**Prompt:** Print each entry in full, word for word, with no pictures in the result.

**Records:**
===============

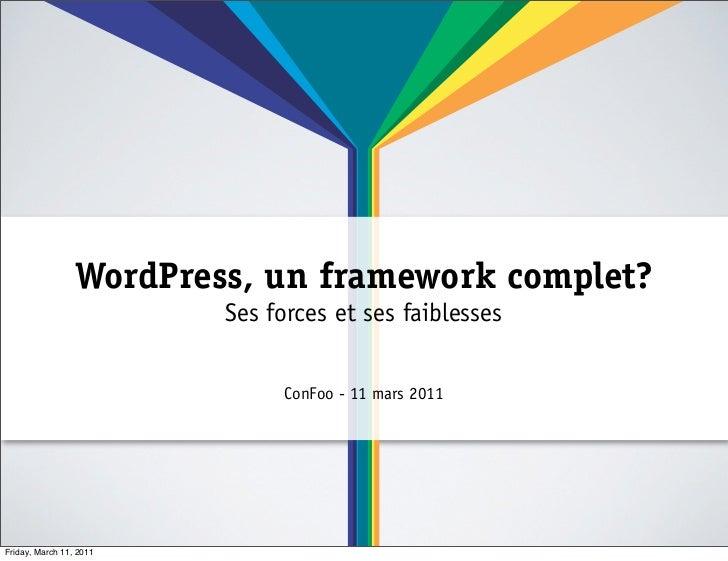 WordPress, un framework complet?                         Ses forces et ses faiblesses                              ConFoo ...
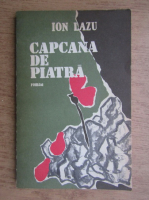 Anticariat: Ion Lazu - Capcana de piatra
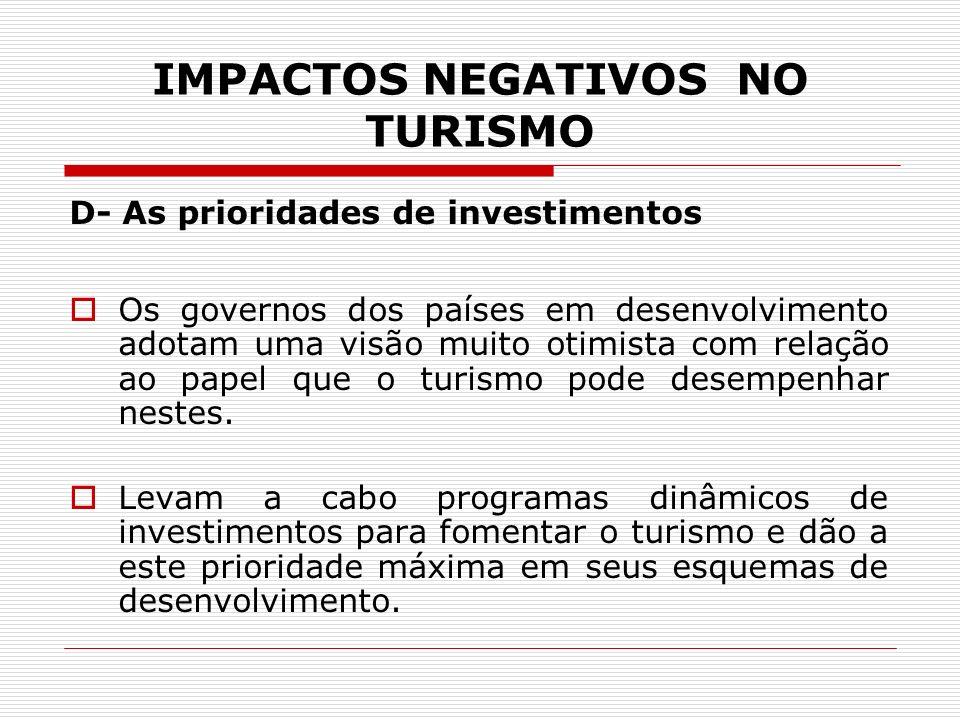 IMPACTOS NEGATIVOS NO TURISMO D- As prioridades de investimentos Os governos dos países em desenvolvimento adotam uma visão muito otimista com relação
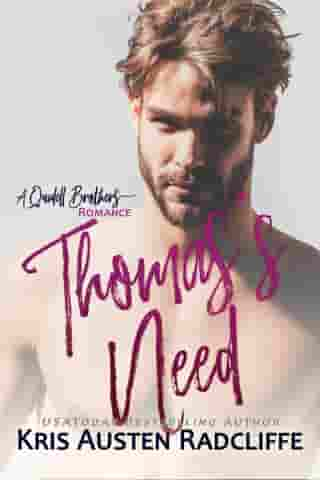 Thomas's Need: Quidell Brothers, #4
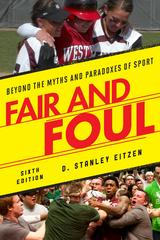 Fair and Foul 6th Edition 9781442248458 1442248459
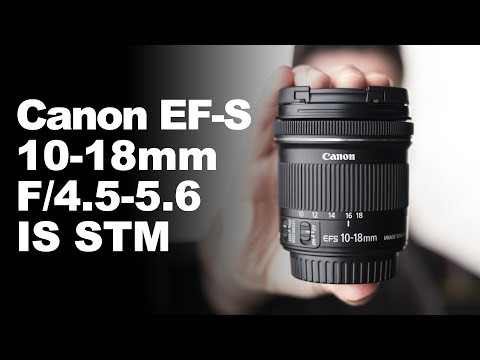 Canon EFS 10-18mm f/4.5-5.6 IS STM (REVIEW)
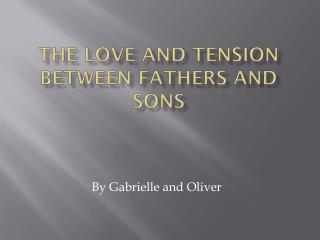 The Love and Tension Between Fathers and Sons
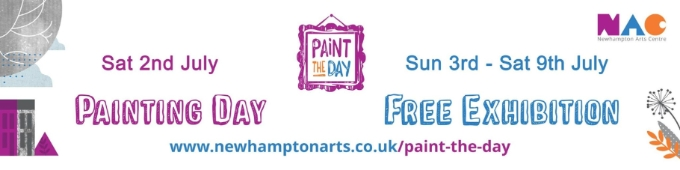 Paint the Day 2016 - exhibition with Newhampton Arts Centre
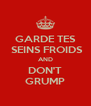GARDE TES  SEINS FROIDS AND DON'T GRUMP - Personalised Poster A4 size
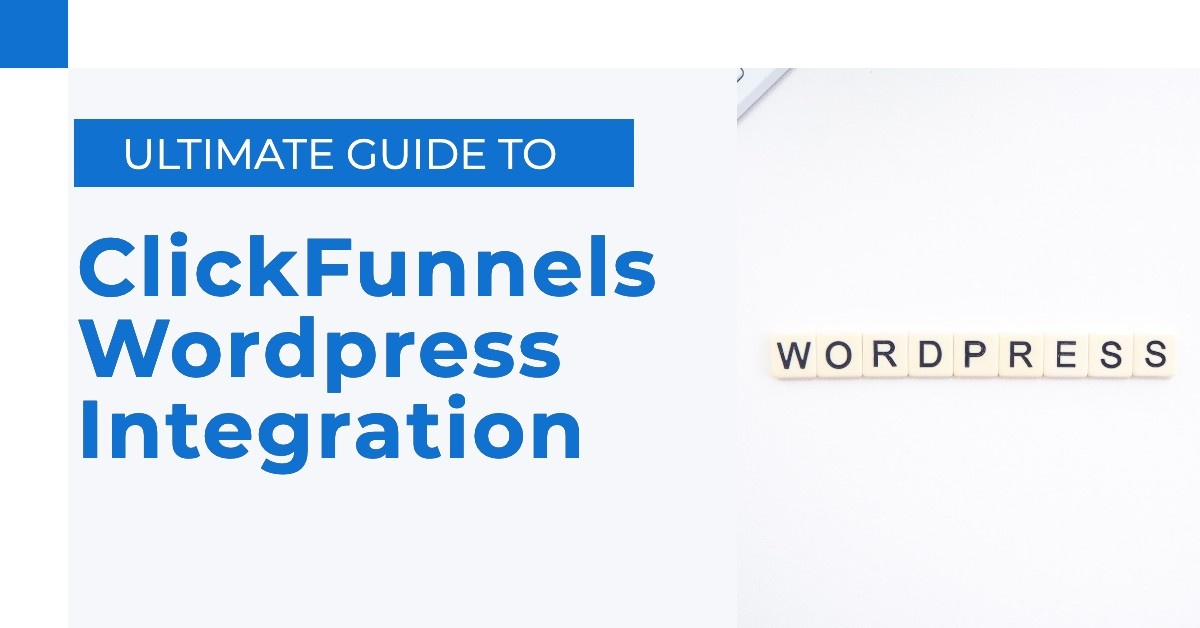 Ultimate Guide to ClickFunnels Wordpress Integration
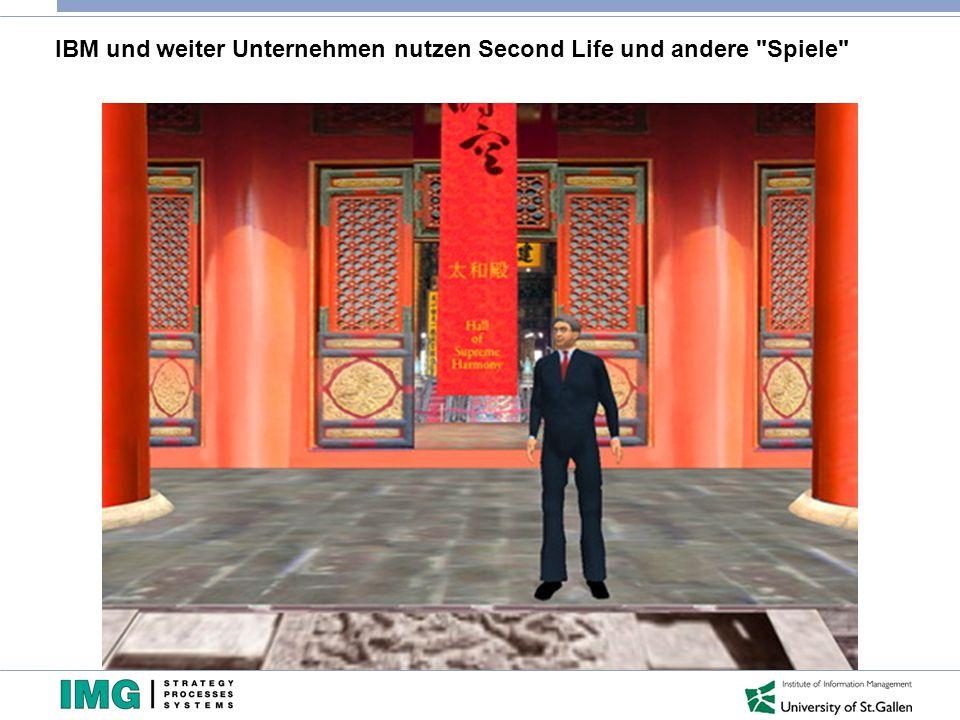 IBM und weiter Unternehmen nutzen Second Life und andere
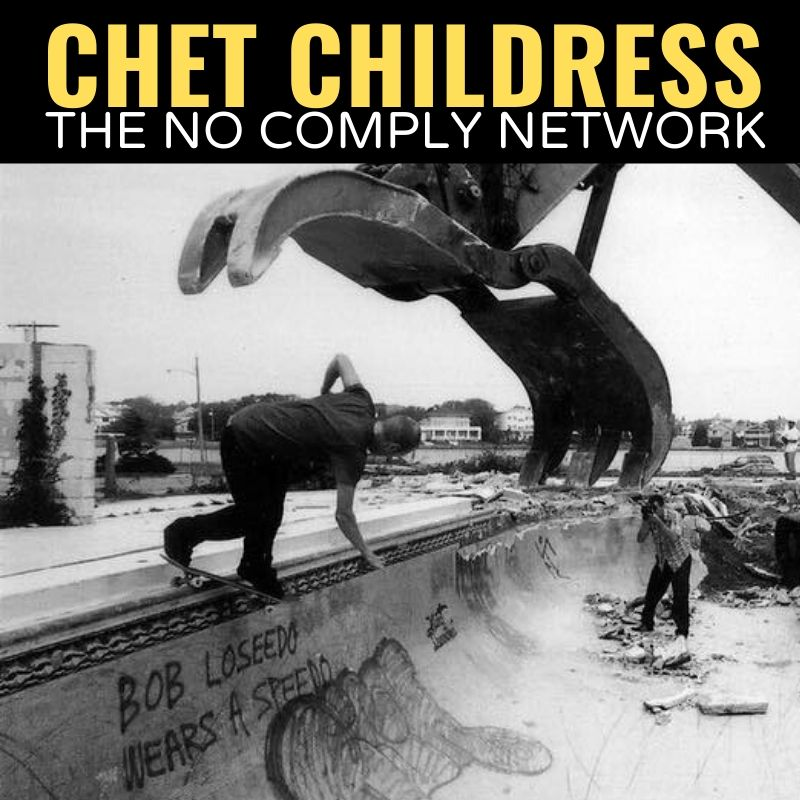 Chet Childress The No Comply Network Graphic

===============

**Reply to the task:**
 WordPress, un framework complet?                         Ses forces et ses faiblesses                              ConFoo ...
 Anticariat: Ion Lazu - Capcana de piatra
 IMPACTOS NEGATIVOS NO TURISMO D- As prioridades de investimentos Os governos dos países em desenvolvimento adotam uma visão muito otimista com relação
 Thomas's Need: Quidell Brothers, #4
 Fair and Foul 6th Edition 9781442248458 1442248459
 Canon EFS 10-18mm f/4.5-5.6 IS STM (REVIEW)
 The Love and Tension Between Fathers and Sons
 Paint the Day 2016 - exhibition with Newhampton Arts Centre
GARDE TES  SEINS FROIDS AND DON'T GRUMP - Personalised Poster A4 size
 Ultimate Guide to ClickFunnels Wordpress Integration
 IBM und weiter Unternehmen nutzen Second Life und andere
 Chet Childress The No Comply Network Graphic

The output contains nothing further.